Naath FM, the only community radio station in Leer County, was officially launched in January 2009 although it had already been broadcasting for a year. "Naath" means "citizen" in the language of the local Nuer people.
Security is still poor. On 12 May 2011 recently planted landmines in the road from Leer to Bentiu exploded, destroying two vehicles, killing three people and seriously injured others. The border with Sudan to the north was blocked, causing shortages of supplies, and there were rumors that militias were moving south through the county.

==Health and education==
As of 2010, Médecins Sans Frontières was running a large hospital in Leer with about 150 national staff, eight expatriate staff, and three regional staff. The hospital has an outpatient department, a medical and surgical inpatient department, an operating theatre, a maternity and antenatal care unit, a therapeutic feeding center, a tuberculosis program and a laboratory. The hospital was ransacked and destroyed in 2014, after violence forced its evacuation.
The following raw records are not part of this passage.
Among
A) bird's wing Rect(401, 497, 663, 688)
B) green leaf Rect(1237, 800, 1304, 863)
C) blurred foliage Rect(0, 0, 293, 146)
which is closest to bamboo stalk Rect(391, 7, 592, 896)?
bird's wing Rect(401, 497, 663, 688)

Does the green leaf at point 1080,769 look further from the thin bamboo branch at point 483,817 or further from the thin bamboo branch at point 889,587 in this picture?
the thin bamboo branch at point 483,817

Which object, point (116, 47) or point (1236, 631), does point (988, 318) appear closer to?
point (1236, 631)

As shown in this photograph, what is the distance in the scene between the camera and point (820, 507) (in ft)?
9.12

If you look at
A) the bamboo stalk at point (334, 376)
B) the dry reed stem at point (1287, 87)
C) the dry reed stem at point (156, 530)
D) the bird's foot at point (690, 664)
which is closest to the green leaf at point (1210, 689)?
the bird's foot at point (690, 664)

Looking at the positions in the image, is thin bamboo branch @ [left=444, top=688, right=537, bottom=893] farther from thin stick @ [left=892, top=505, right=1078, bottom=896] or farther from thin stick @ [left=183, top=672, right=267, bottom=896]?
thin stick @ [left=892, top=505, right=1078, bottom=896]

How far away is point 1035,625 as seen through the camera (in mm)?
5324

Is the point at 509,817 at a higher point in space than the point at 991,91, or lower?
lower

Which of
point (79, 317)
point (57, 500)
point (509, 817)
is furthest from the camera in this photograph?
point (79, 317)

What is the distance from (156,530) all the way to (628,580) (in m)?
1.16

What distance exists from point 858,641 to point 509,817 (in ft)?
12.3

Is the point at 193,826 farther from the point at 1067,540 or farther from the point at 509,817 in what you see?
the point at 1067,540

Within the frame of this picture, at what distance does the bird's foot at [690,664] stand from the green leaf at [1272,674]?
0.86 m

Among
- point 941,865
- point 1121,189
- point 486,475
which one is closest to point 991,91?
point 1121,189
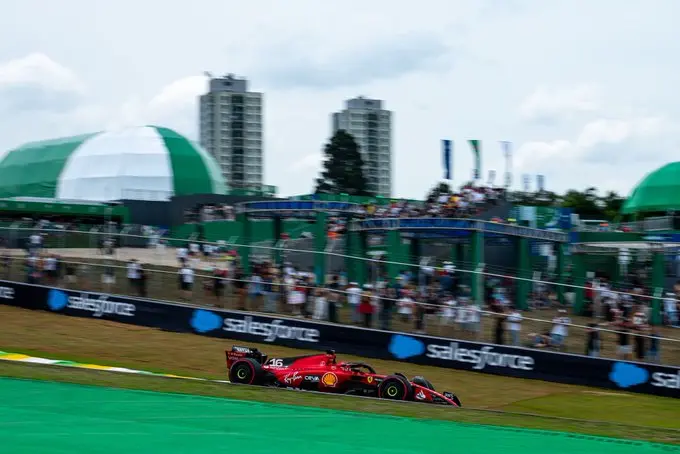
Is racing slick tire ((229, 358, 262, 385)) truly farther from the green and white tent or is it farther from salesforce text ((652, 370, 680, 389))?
the green and white tent

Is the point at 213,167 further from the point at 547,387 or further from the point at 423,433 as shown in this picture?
the point at 423,433

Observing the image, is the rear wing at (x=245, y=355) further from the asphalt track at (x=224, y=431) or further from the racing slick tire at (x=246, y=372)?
the asphalt track at (x=224, y=431)

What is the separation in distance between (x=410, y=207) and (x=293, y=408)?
77.1 feet

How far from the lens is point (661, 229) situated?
130ft

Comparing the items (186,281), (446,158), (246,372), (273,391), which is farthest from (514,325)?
(446,158)

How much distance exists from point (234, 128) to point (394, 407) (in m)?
148

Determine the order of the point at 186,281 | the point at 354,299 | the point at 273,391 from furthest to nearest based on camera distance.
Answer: the point at 186,281 < the point at 354,299 < the point at 273,391

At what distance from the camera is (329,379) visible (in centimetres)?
1595

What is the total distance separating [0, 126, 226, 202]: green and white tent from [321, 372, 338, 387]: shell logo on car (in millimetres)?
37937

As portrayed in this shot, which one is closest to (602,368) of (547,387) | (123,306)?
(547,387)

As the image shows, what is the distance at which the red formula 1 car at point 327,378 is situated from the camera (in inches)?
607

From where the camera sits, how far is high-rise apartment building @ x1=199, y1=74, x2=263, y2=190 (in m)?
158

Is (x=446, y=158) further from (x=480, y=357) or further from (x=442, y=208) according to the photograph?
(x=480, y=357)

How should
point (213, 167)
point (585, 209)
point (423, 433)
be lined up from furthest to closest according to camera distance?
1. point (585, 209)
2. point (213, 167)
3. point (423, 433)
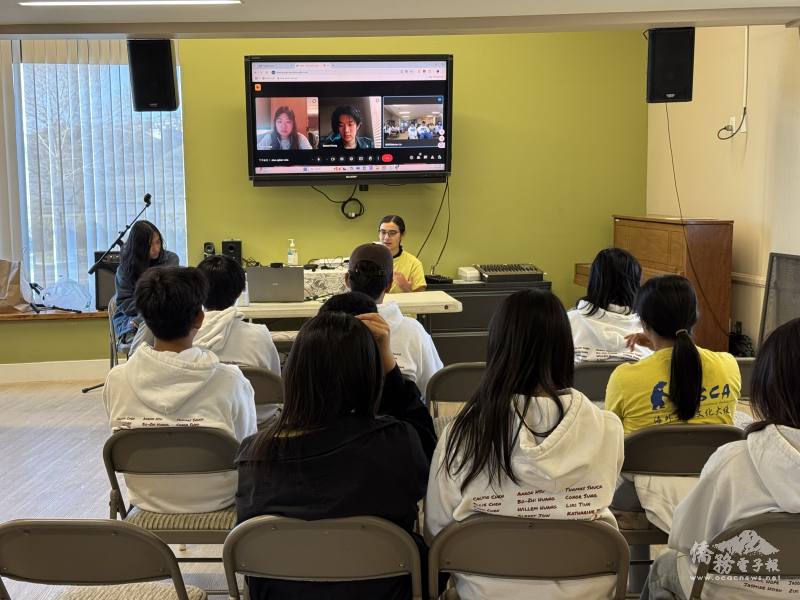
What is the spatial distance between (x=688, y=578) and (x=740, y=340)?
14.0ft

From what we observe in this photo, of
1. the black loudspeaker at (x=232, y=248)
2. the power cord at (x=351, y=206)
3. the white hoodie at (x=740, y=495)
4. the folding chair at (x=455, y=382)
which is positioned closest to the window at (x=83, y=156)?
the black loudspeaker at (x=232, y=248)

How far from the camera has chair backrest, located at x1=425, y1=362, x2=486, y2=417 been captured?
3215 mm

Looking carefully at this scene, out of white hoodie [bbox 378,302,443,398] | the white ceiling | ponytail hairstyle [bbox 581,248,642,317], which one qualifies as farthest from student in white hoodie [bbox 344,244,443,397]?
the white ceiling

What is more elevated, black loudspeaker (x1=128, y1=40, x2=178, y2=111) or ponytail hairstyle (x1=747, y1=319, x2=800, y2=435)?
black loudspeaker (x1=128, y1=40, x2=178, y2=111)

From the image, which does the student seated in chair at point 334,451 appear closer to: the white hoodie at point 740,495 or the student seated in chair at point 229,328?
the white hoodie at point 740,495

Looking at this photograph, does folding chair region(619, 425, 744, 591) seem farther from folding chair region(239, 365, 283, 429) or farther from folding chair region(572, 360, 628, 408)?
folding chair region(239, 365, 283, 429)

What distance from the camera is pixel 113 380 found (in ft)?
8.31

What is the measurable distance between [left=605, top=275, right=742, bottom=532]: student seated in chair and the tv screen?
13.3 ft

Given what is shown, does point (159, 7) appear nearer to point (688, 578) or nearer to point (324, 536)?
point (324, 536)

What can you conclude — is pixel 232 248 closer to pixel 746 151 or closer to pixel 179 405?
pixel 746 151

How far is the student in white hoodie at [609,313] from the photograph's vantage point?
3.42 meters

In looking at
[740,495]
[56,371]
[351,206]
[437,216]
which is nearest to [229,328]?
[740,495]

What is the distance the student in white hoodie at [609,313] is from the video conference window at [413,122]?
323cm

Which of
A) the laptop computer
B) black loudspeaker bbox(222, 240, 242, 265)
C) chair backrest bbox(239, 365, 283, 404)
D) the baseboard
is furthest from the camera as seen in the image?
the baseboard
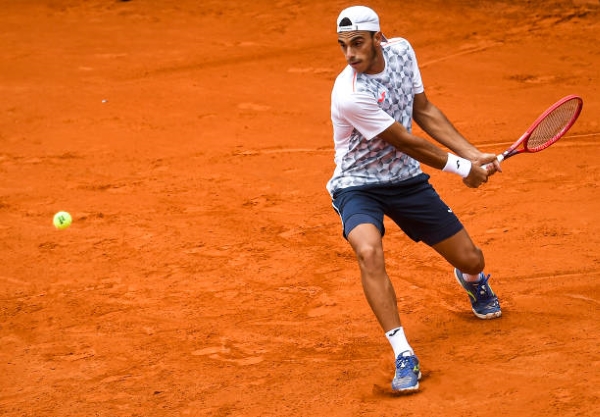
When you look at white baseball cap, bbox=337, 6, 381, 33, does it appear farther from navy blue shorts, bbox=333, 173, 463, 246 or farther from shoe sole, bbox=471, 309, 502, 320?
shoe sole, bbox=471, 309, 502, 320

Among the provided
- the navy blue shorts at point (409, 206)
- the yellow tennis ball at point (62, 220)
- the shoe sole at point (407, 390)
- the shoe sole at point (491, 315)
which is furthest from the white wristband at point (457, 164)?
the yellow tennis ball at point (62, 220)

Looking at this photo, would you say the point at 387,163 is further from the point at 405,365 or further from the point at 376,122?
the point at 405,365

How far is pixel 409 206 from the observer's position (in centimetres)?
575

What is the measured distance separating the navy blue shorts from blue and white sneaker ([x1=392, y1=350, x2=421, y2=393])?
33.2 inches

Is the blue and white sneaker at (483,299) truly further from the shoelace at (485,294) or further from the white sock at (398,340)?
the white sock at (398,340)

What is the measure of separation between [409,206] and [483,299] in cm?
88

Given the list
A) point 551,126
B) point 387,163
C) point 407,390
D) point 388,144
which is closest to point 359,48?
point 388,144

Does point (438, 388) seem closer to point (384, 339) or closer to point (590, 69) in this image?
point (384, 339)

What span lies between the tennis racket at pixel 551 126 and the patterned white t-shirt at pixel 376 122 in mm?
862

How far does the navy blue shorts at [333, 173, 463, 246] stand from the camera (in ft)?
18.6

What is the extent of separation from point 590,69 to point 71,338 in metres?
7.54

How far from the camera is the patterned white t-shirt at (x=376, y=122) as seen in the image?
5.46 metres

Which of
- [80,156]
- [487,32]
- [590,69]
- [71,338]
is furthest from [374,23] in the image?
[487,32]

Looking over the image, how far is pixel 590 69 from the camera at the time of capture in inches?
446
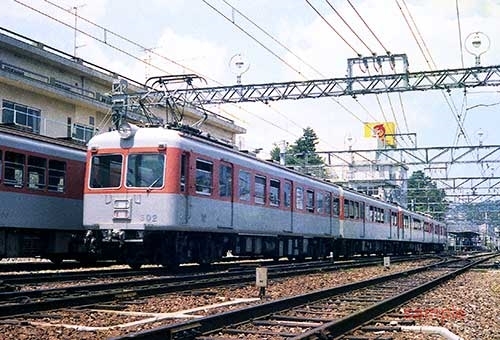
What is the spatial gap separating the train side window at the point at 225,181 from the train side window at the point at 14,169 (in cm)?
471

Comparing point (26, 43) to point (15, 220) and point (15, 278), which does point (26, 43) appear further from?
point (15, 278)

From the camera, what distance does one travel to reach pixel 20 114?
3222 centimetres

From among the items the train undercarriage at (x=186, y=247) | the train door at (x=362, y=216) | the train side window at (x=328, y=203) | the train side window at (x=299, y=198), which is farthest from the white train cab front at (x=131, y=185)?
the train door at (x=362, y=216)

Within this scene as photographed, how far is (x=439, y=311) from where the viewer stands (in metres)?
10.1

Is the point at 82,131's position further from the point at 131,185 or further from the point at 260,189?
the point at 131,185

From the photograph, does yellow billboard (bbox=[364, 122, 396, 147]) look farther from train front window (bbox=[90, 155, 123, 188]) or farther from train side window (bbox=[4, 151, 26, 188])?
train side window (bbox=[4, 151, 26, 188])

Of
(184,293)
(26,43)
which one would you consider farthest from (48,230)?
(26,43)

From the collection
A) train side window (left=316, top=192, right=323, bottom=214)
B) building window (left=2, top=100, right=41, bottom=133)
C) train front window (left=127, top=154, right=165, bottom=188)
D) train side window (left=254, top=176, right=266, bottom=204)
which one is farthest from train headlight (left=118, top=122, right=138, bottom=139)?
building window (left=2, top=100, right=41, bottom=133)

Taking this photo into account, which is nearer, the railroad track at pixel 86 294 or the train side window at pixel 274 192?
the railroad track at pixel 86 294

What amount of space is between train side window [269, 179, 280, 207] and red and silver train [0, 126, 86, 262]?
5.49 m

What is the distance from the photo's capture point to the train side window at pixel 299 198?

The hip-hop star Emmanuel Jal was born in Leer in the early 1980s, taken from his family to serve as a boy soldier and later helped to move out of the country to Nairobi where he began his musical career. Jal has funded a charity to build and run The Emma Academy, a school in Leer.

Leer Primary School, with 4 classrooms, is attended by over 2,000 children. Most of the classes are taught under the trees. Leer Primary school was built in 1961 and was officially opened in 1962. It had enrolled pupils from The Missionary Leer Elementary school at Reek Yuol.

Jal's GUA Africa charity will build five new classrooms for the primary school.
In phase 2 of the project, GUA hopes to build Leer's first ever secondary school.